Colonia Doctores is an official neighbourhood just southwest of the historic centre of Mexico City. The area has a reputation for its high crime rate. It was ranked in the top 25 neighbourhoods of the city for percentage of residents incarcerated and fourth in the top ten most dangerous neighbourhoods, based on number of reported crimes per capita.
The area is also known for its large numbers of cantinas, cabarets and “hotels de paso” (hotels with hourly rates). Colonia Doctores used to be home to many “pulquerías”, bars or cantinas that serve pulque (an alcoholic beverage made from the fermented sap of the maguey plant. It is traditional to central Mexico, where it has been produced for millennia) to a mostly lower-class clientele. In Mexico City, these establishments have been heavily regulated because they were often seen as centres of vice.

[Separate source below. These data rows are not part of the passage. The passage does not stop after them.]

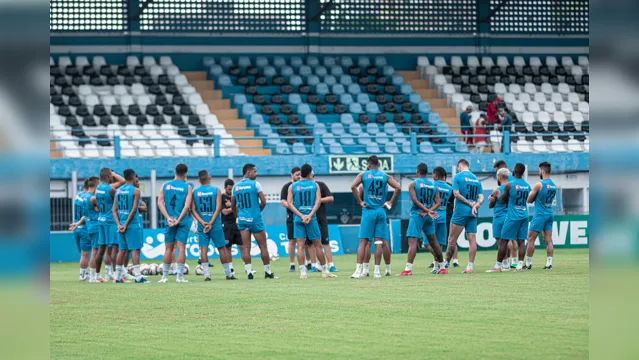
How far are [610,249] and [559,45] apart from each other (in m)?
42.1

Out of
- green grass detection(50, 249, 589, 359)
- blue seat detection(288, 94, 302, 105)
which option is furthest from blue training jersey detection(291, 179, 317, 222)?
blue seat detection(288, 94, 302, 105)

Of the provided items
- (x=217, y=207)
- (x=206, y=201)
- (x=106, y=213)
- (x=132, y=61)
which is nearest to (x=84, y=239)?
(x=106, y=213)

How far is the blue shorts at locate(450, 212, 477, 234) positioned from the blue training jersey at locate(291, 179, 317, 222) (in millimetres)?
2679

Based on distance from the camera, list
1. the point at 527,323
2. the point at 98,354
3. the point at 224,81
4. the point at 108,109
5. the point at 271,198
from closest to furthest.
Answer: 1. the point at 98,354
2. the point at 527,323
3. the point at 271,198
4. the point at 108,109
5. the point at 224,81

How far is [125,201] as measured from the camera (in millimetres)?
18234

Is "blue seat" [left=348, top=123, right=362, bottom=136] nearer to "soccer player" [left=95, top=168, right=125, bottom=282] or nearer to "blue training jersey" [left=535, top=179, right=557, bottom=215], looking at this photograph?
"blue training jersey" [left=535, top=179, right=557, bottom=215]

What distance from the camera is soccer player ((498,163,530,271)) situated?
18.5 metres

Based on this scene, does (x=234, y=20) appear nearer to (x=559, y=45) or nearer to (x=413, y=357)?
(x=559, y=45)

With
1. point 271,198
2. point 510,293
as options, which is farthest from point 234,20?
point 510,293

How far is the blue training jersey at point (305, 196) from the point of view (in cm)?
1788

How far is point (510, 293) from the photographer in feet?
44.8

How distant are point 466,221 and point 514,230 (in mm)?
880

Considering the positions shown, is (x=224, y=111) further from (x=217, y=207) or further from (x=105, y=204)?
(x=217, y=207)

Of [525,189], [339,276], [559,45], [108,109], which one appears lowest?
[339,276]
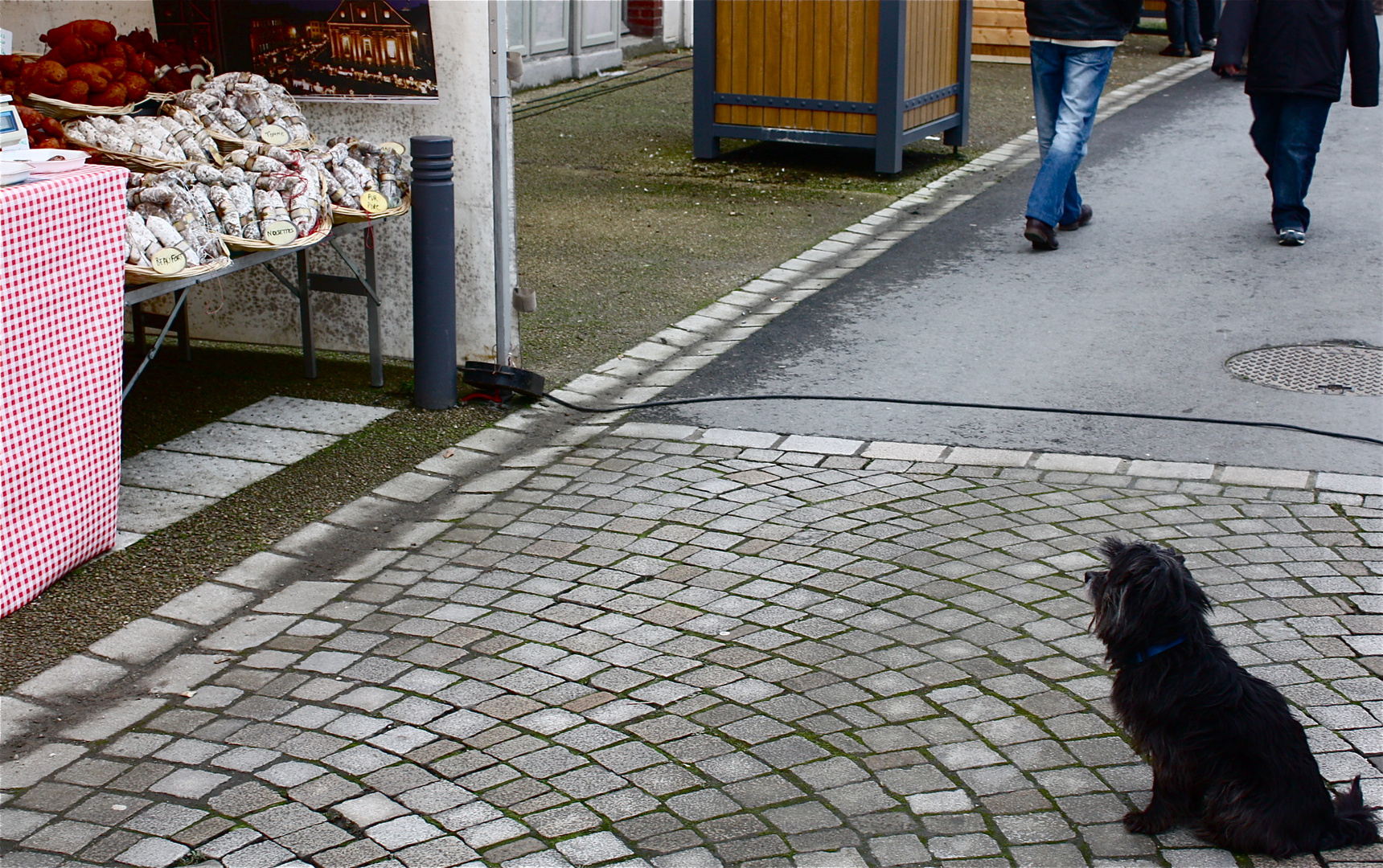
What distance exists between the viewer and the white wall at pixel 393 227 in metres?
6.11

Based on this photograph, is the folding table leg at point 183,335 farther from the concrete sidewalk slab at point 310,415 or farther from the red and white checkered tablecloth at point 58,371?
the red and white checkered tablecloth at point 58,371

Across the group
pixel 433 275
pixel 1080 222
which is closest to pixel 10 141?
pixel 433 275

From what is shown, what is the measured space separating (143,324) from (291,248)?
6.06 ft

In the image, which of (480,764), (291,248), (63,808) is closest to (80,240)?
(291,248)

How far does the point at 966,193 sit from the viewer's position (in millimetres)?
10562

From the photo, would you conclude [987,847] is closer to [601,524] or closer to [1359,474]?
[601,524]

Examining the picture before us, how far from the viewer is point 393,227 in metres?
6.62

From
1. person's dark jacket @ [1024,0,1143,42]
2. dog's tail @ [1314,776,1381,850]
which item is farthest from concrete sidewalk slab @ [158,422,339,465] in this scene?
person's dark jacket @ [1024,0,1143,42]

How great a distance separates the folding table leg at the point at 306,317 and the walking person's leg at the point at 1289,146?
5.75m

Most of the crime associated with this area is related to car theft and chop shops (businesses which disassemble stolen automobiles for the purpose of selling them as parts). For example, a Hummer stolen from El Paso, Texas, was recently found intact on the streets here.
The neighbourhood was planned by Francisco Lascuráin in 1889, in an area called “La Indianilla” but he never followed through with his plans to develop the area. In 1895, The Mexican City Propriety Syndicate Limited proposed the plan to lay out the neighbourhood anew, gaining approval of the Mexico City.
Originally the Colonia was called “Hidalgo” but, as almost all of the streets here are named after famous physicians, the area became known as “Doctores,” leading to its current official name.